§ **Exercise details**: With the images left out, print all of the records below exactly.

(Stored items)

___

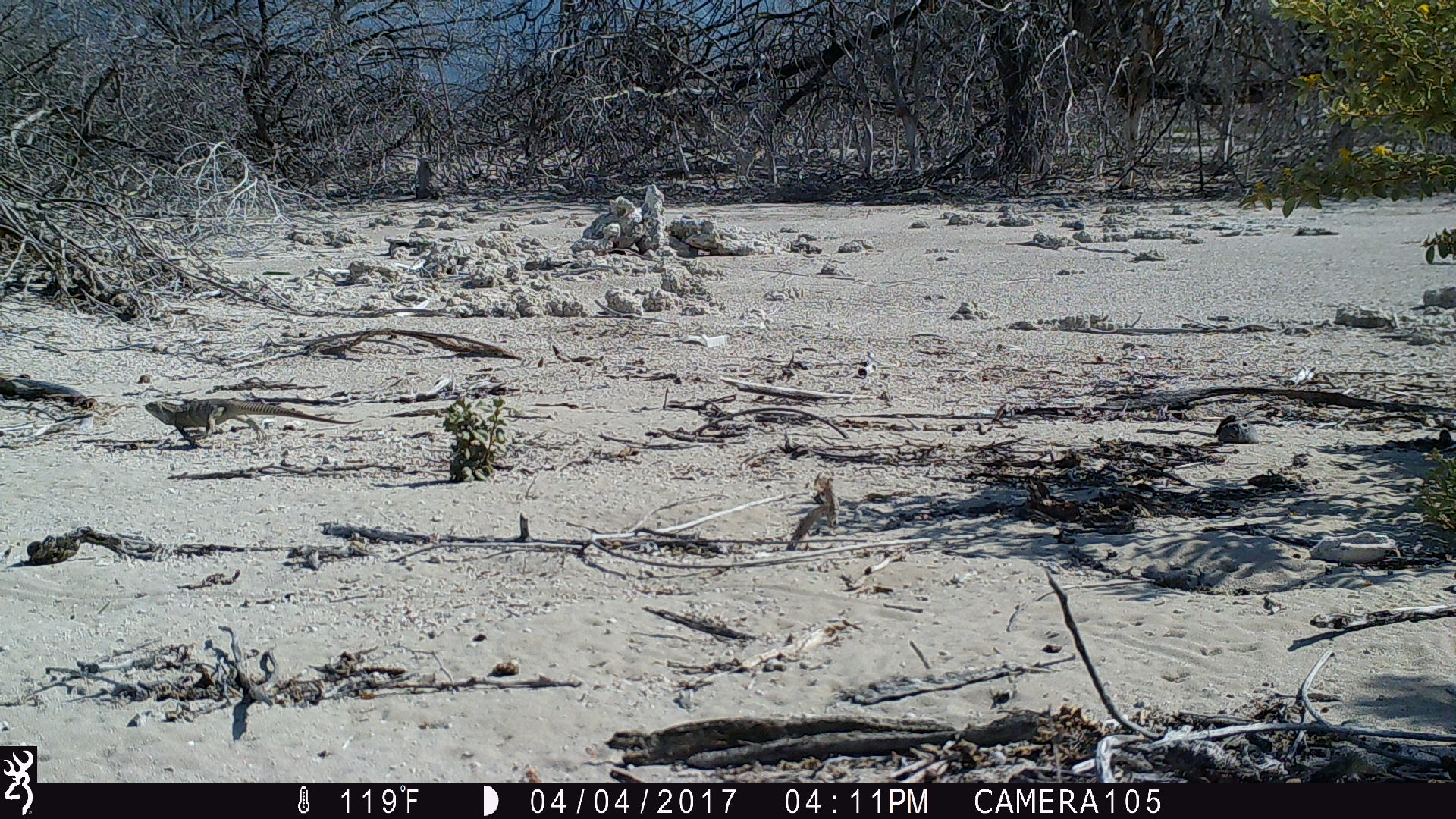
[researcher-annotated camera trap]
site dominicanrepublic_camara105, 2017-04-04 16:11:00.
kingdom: Animalia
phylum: Chordata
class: Reptilia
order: Squamata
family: Iguanidae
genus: Iguana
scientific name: Iguana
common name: typical iguanas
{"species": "Iguana (typical iguanas)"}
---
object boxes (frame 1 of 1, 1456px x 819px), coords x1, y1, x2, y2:
iguana: 127, 397, 359, 441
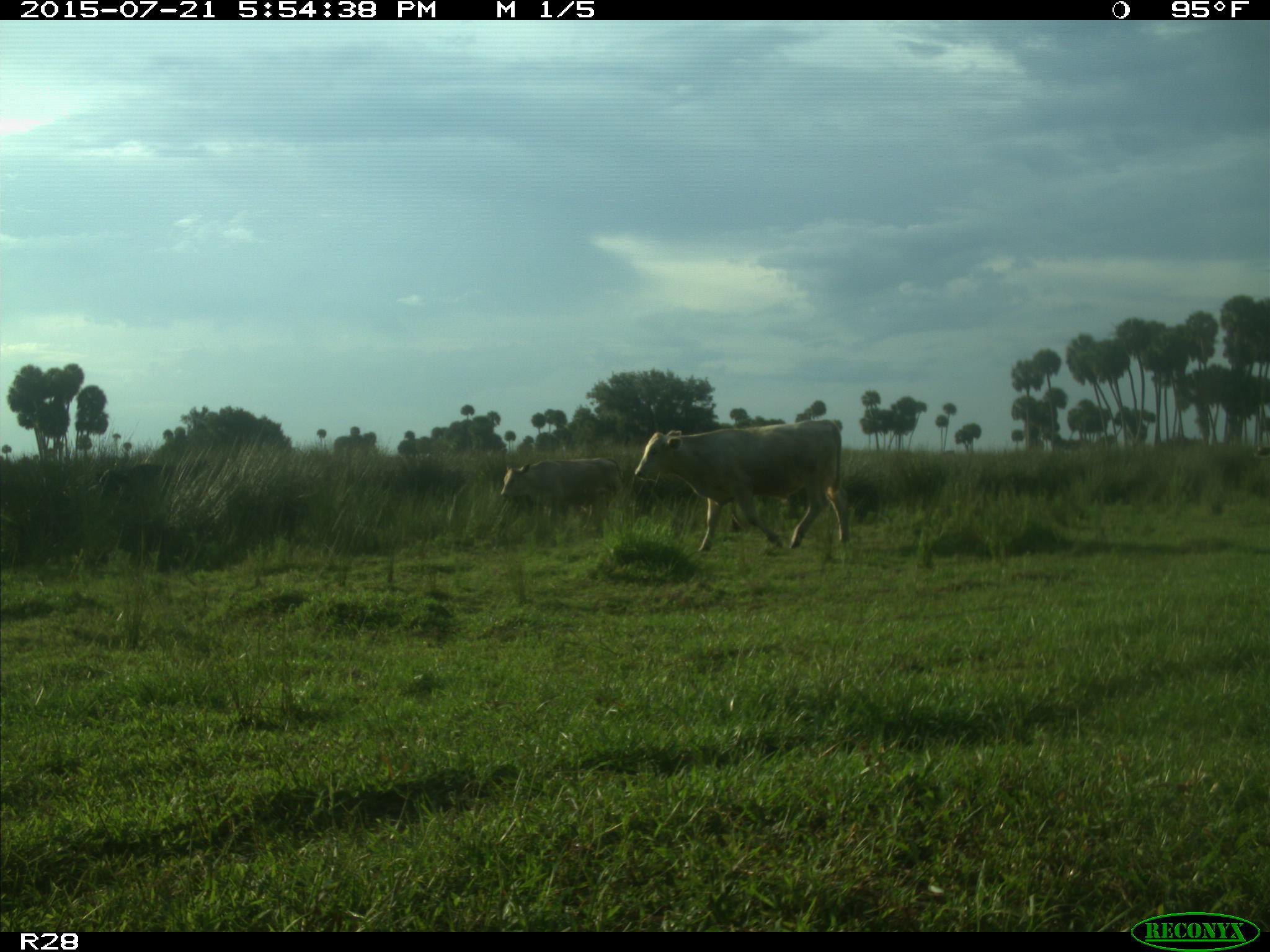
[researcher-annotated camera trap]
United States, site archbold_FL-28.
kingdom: Animalia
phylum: Chordata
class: Mammalia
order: Artiodactyla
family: Bovidae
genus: Bos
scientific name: Bos taurus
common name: domestic cow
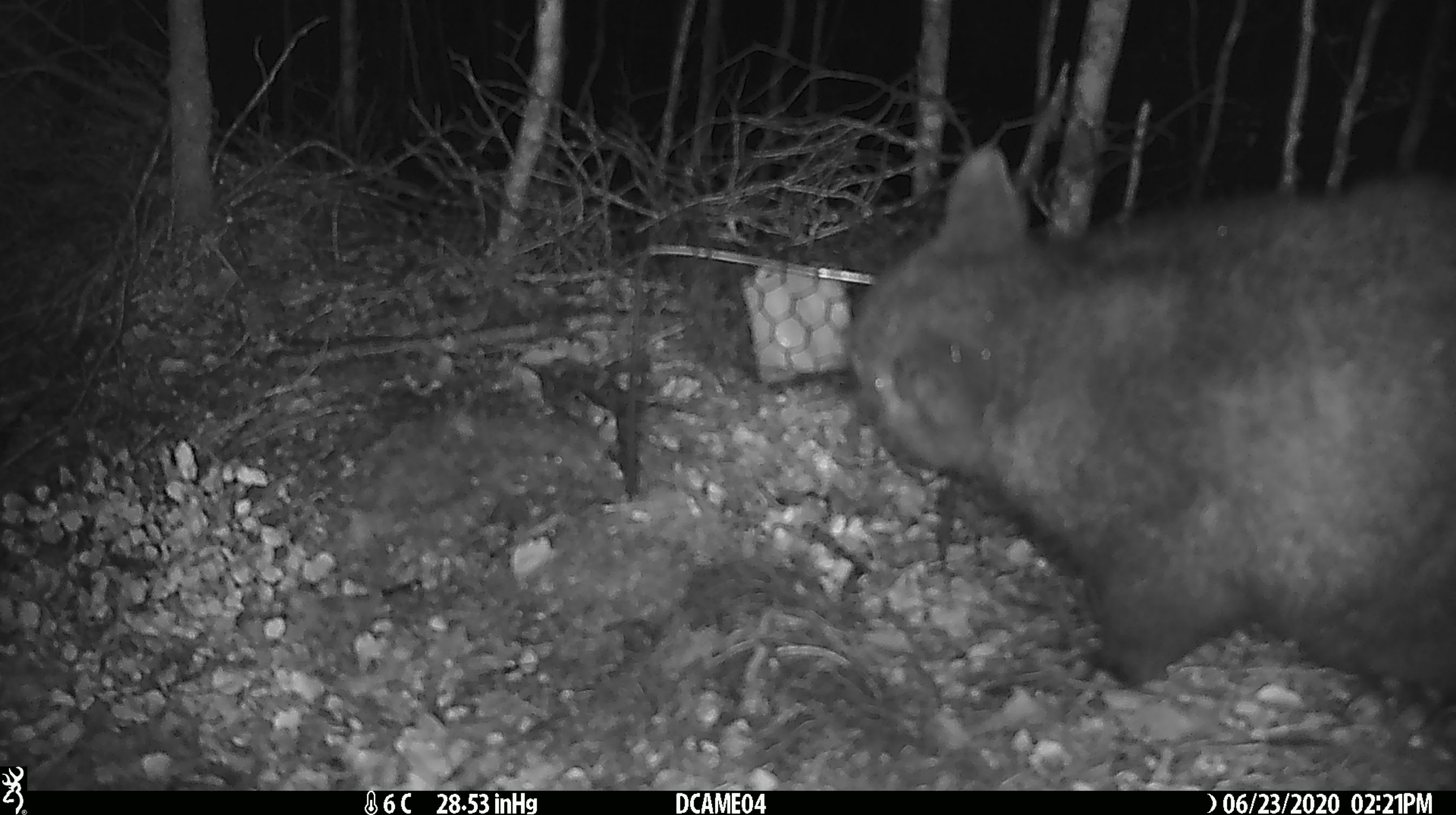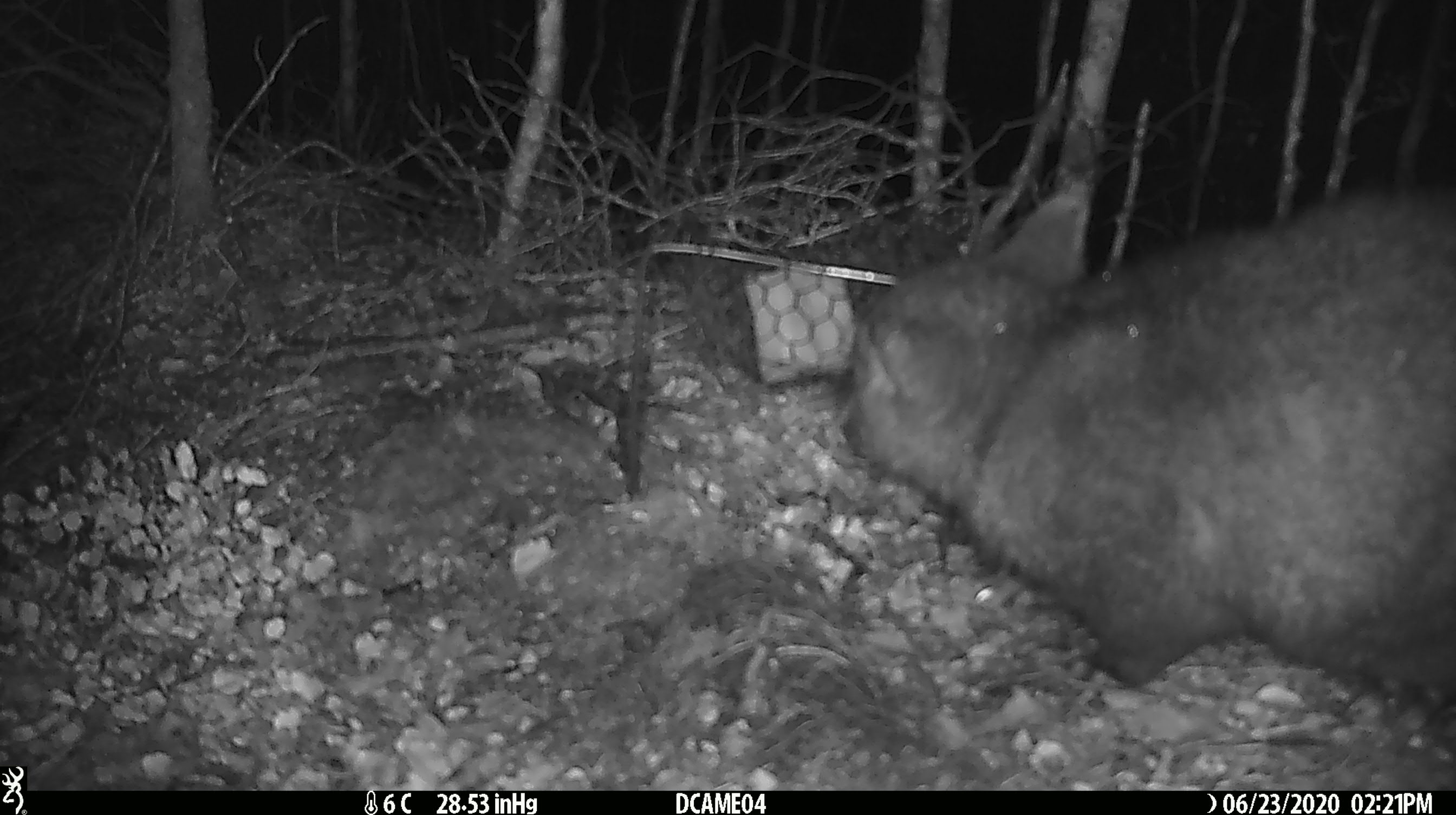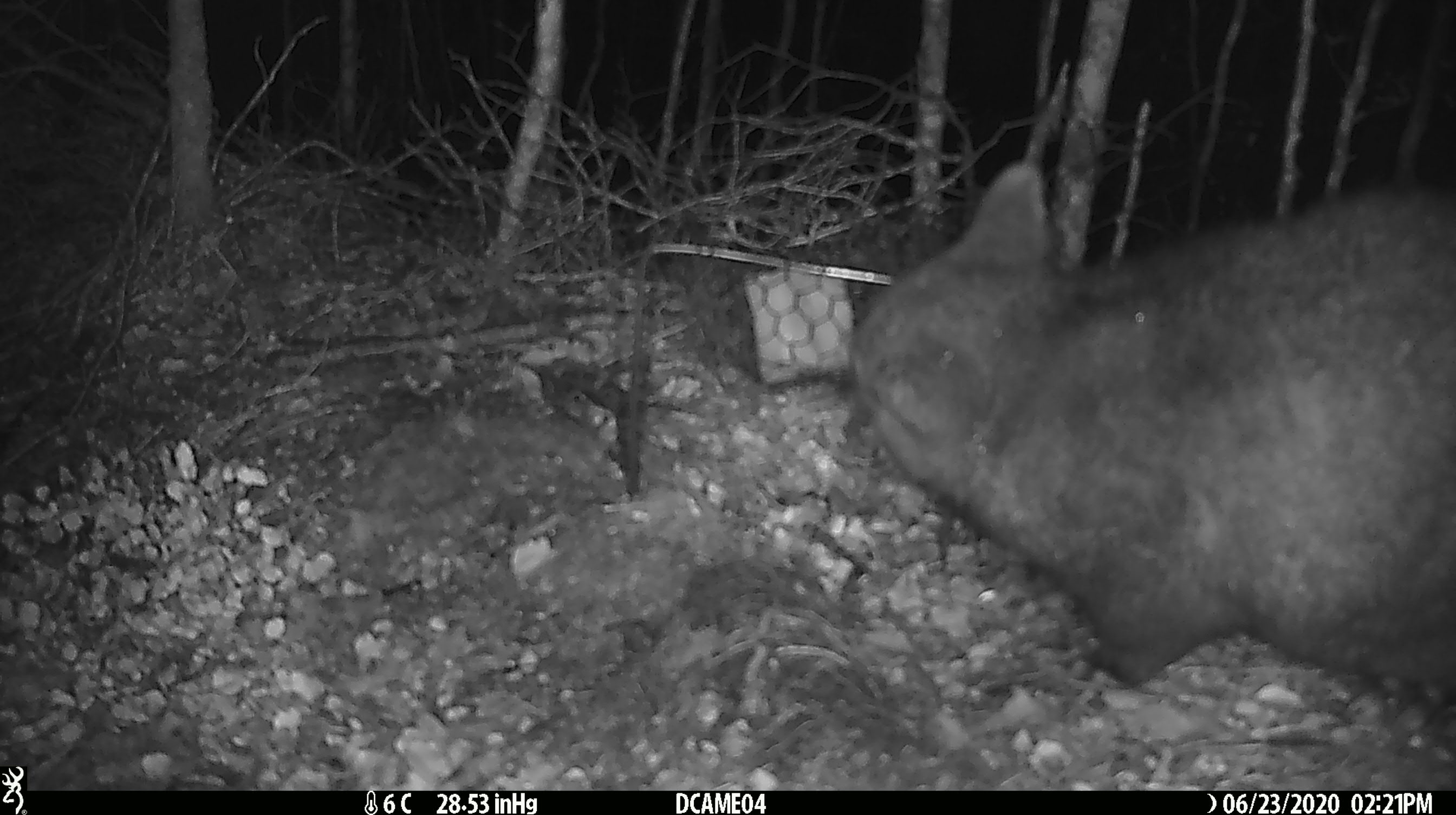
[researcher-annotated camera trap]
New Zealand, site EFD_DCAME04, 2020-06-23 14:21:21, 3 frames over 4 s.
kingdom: Animalia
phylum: Chordata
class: Mammalia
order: Diprotodontia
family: Phalangeridae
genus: Trichosurus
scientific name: Trichosurus vulpecula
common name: common brushtail possum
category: possum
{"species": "possum (common brushtail possum) (Trichosurus vulpecula)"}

___

§ **The answer**:
[researcher-annotated camera trap]
site dominicanrepublic_camara105, 2017-04-04 16:11:00.
kingdom: Animalia
phylum: Chordata
class: Reptilia
order: Squamata
family: Iguanidae
genus: Iguana
scientific name: Iguana
common name: typical iguanas
{"species": "Iguana (typical iguanas)"}
---
object boxes (frame 1 of 1, 1456px x 819px), coords x1, y1, x2, y2:
iguana: 127, 397, 359, 441
[researcher-annotated camera trap]
United States, site archbold_FL-28.
kingdom: Animalia
phylum: Chordata
class: Mammalia
order: Artiodactyla
family: Bovidae
genus: Bos
scientific name: Bos taurus
common name: domestic cow
[researcher-annotated camera trap]
New Zealand, site EFD_DCAME04, 2020-06-23 14:21:21, 3 frames over 4 s.
kingdom: Animalia
phylum: Chordata
class: Mammalia
order: Diprotodontia
family: Phalangeridae
genus: Trichosurus
scientific name: Trichosurus vulpecula
common name: common brushtail possum
category: possum
{"species": "possum (common brushtail possum) (Trichosurus vulpecula)"}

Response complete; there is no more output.